In L187, why are pixel coordinates defined as $P_i$ $\in$ [-1,1] $\times$ [-1,1] instead of two-dimensional coordinates?. 4.Why to reconstruction the frame? Even if the background is consist, how to keep the same texture and inpainting the unknow area? Besides, the reconstruction part is not very clear. Without the details of methods, loss functions and the optimization goals.
The author claims in the main contribution that this paper establishes evaluation metrics and benchmarks, but I did not see the metrics definition or justification of evaluation metrics. In my opinion, a new evaluation metrics and benchmarks should be proved by extensive and rigorous experimental evidence. Explain why former metrics and benchmarks are useless are also important.

问题

I have listed the questions in weakness part and hope the response of authors.

审稿意见

评分: 5置信度: 32024-11-04

The paper introduces Pose Prior Learner (PPL), a method for unsupervised pose estimation that learns pose priors from unannotated videos. PPL’s hierarchical memory architecture captures prototypical poses, which are distilled into a general pose prior to improve pose estimation, particularly for occluded images.

优点

PPL effectively applies hierarchical memory to unsupervised pose estimation, storing and refining prototypical poses from video data, which enhances pose estimation accuracy without human annotations.

The iterative inference process enables the model to perform robustly even in occluded settings, as demonstrated across multiple datasets.

Visualization and ablation studies provide clarity on PPL’s memory structure and the effects of learned priors, supporting the approach’s design choices.

缺点

The paper overclaims the challenge of prior learning in Contribution 1 in Lines 105-106. First, as stated in Lines 68-70, previous works also learn the pose priors and the authors agreed on that part, so it is not this paper that introduces the challenge of unsupervised prior learning on pose estimation tasks. Second, compared to previous works, it is unclear about the contribution this paper has made based on previous pose prior learning methods.

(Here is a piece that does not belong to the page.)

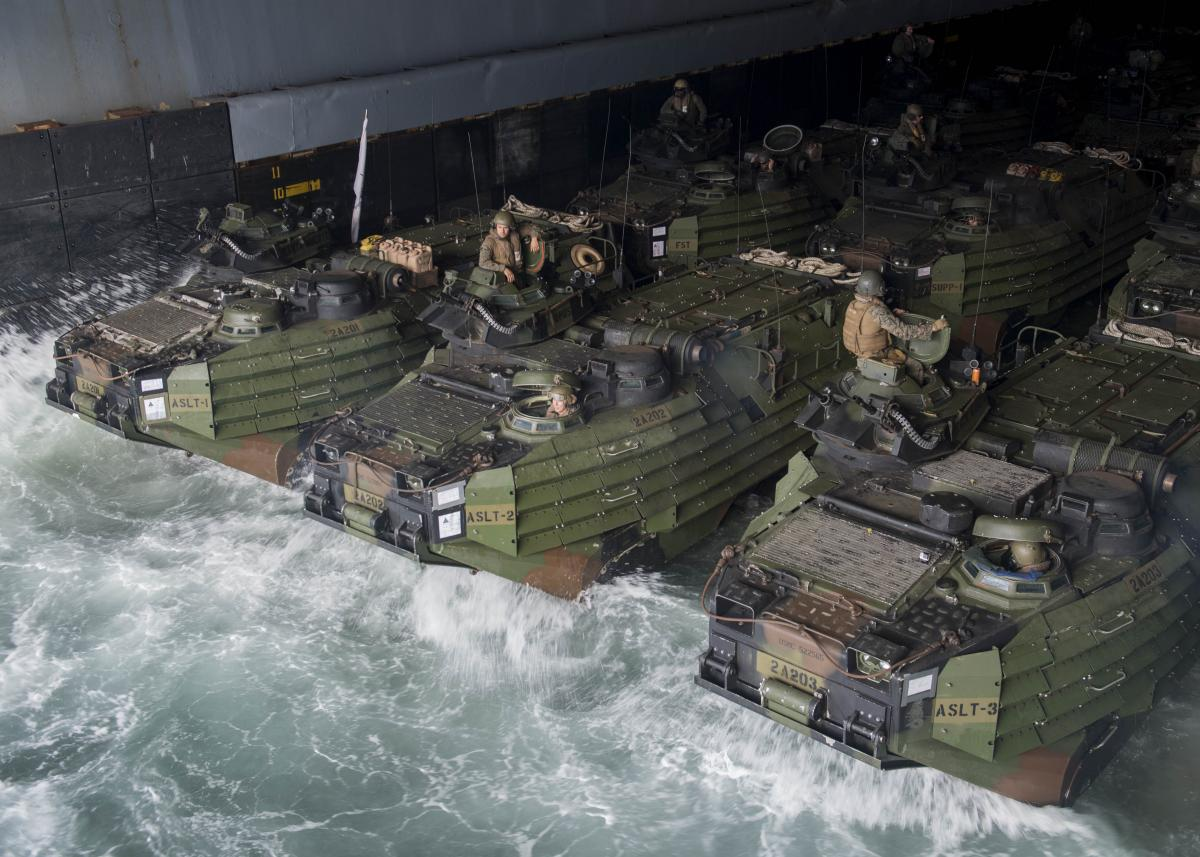 Marines and sailors, assigned to the 26 Marine Expeditionary Unit, stage amphibious assault vehicles in the well deck of the USS Oak Hill (LSD-51).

The paper overclaims that the proposed PPL method does not require any domain knowledge from humans in Contribution 2. The proposed method estimates pose from specific categories, which need human knowledge to classify objects into different categories.

There are many unclear expressions in the paper:

what are the red lines and black lines in Figure 2? Why the red line can be pointed to the frame $I$ ?

In Line 186, how is the $(T, W)$ determined by different categories?

Line 114, We -> we

Line 218, incorrect ";"

Line 253, it -> them

问题

See weakness.

撤稿通知

2024-11-30

I have read and agree with the venue's withdrawal policy on behalf of myself and my co-authors.